Kadın gittikten sonra üstümden kamyon geçmiş gibi hissettim kendimi… Her insanın bir hikâyesi olduğu ve hiçbir şeyin göründüğü gibi olmadığı, ya daha iyi ya da daha kötü olduğu gerçeği ile karşı karşıya kalmıştım bir kez daha…
Haklar ülkesinde ‘sözleşmeli çocuklar’
Evet, peyniri, çikolatası, Alp Dağları ile meşhur, demokrasinin kalesi, haklar ülkesi, özgür ve zengin İsviçre’nin karanlık tarihinden çıkıp gelmişti bu kadın…

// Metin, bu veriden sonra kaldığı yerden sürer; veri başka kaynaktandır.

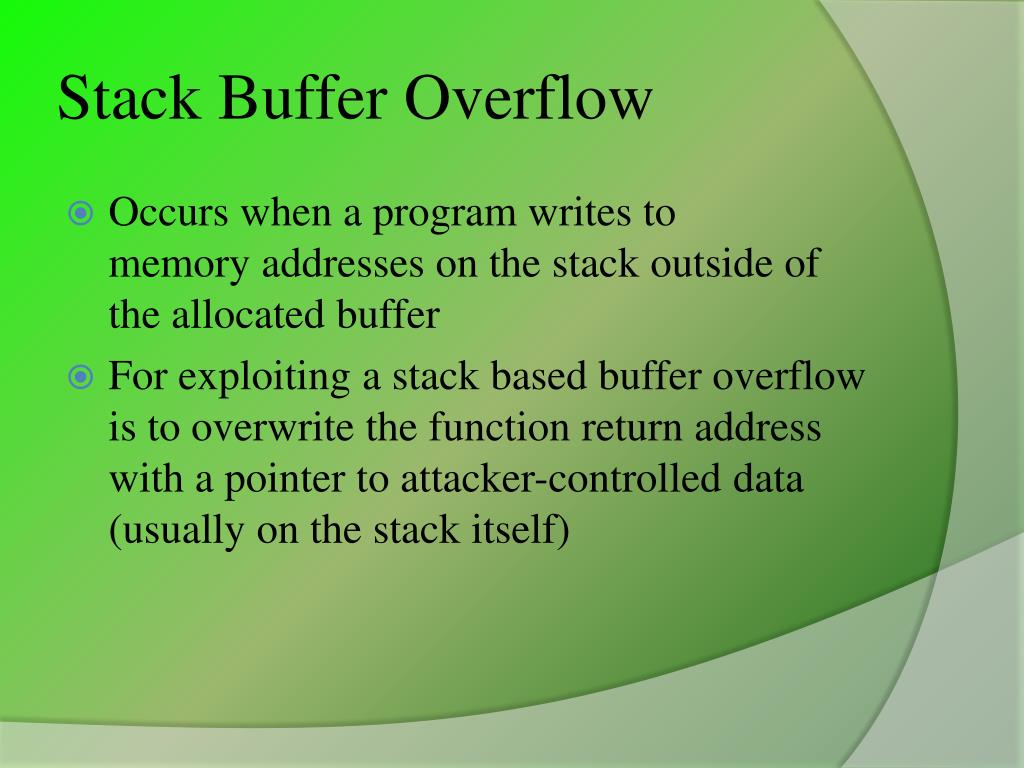 Stack Buffer Overflow

Occurs when a program writes to memory addresses on the stack outside of the allocated buffer

For exploiting a stack based buffer overflow is to overwrite the function return address with a pointer to attacker-controlled data (usually on the stack itself)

Peki, ‘sözleşmeli çocuklar’ kimlerdi? 14 yaşın altındaki çocukların fabrikalarda çalıştırılmasının 1789’da yasaklanması kararı yüzünden, ‘sözleşmeli çocuklar’ (Verdingkinder) İsviçre’de, 19. yüzyılın sonları ile 20. yüzyılın ortalarına kadar süregelen ve oldukça trajik sonuçları olan bir çocuk hakları ihlali uygulamasını ifade ediyor maalesef… Bu dönemde yoksul ya da boşanmış ailelerin çocukları çiftçilere veya varlıklı ailelere sözleşmeli olarak veriliyordu. Uygulamanın amacı, onların daha iyi yaşam koşullarına sahip olmalarını sağlamak ve ülkede tarımsal iş gücü açığını kapatmak olsa da yaşları 6 ila 15 arasında değişen on binlerce çocuk, gerçekte çoğunlukla ağır işlerde köle gibi çalıştırılıyordu. Günlük yaşamları tarla, hayvan bakımı gibi fiziksel olarak yorucu işlerle geçiyor hatta bazıları okula bile gönderilmiyor, şiddet ve istismara da uğruyordu.

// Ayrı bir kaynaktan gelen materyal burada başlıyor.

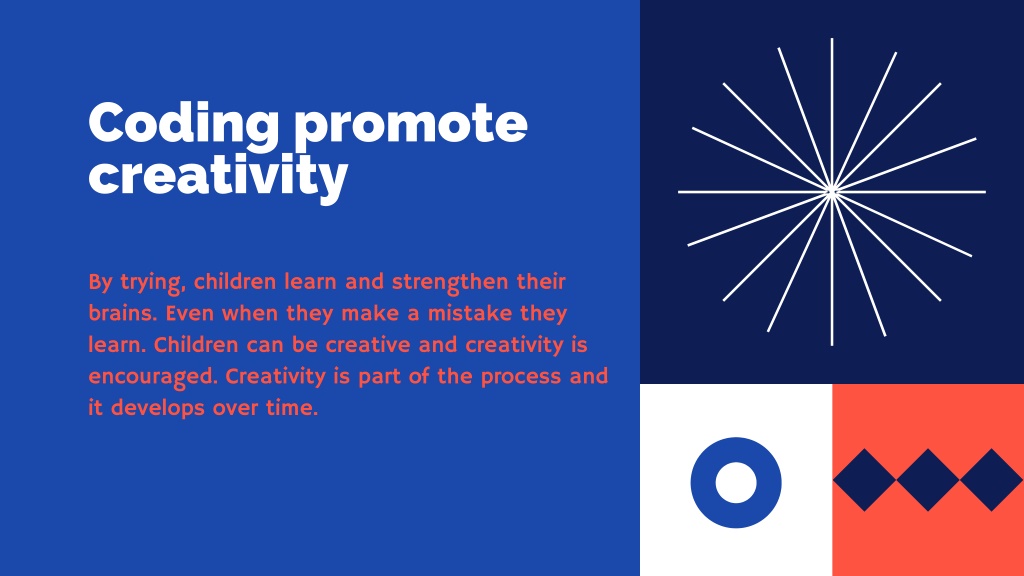 Coding promote creativity

By trying, children learn and strengthen their brains. Even when they make a mistake they learn. Children can be creative and creativity is encouraged. Creativity is part of the process and it develops over time.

Devlet ve kilise gözetiminde yürütülen bu uygulama, birçok çocuğun fiziksel ve psikolojik zarar görmesine yol açmıştı. Uygulamayı özellikle kilise yürüttüğü için çocukların bu şekilde çalıştırılması uzun yıllar sorgulanmamış, tartışmaya açılsa dahi din uygulamalarına karşı bir eylemmiş gibi görülmüştü.
Çocuk hakları
1970’lere gelindiğinde, kamuoyunun baskısı ve insan hakları savunucularının girişimleriyle ‘sözleşmeli çocuk’ uygulaması sona erdi. Bu durum, İsviçre’de çocuk hakları konusundaki farkındalığı artırarak çocukların korunması için yasal düzenlemelere gidilmesine yol açtı. İsviçre hükümeti, bu trajik geçmişiçin özür diledi.
Günümüzde birçok eski ‘sözleşmeli çocuk’, yaşadıkları deneyimleri anlatıyor ve bunların kayda geçmesi için çeşitli kuruluşlarca destekleniyor. 2016 yılında kendilerine federal hükümet tarafından tazminat ödenmesi kararlaştırıldı.
O yıllarda sırf İsviçre’de değil, İsveç ve İngiltere gibi ülkelerde de benzer uygulamalar yaşanmıştı. Ne yazık ki günümüzde de dünyanın birçok ülkesinde çocuklar hâlâ türlü istismarlara uğruyorlar. Tüm dünyada çocuk haklarının korunması ne kadar önemli değil mi?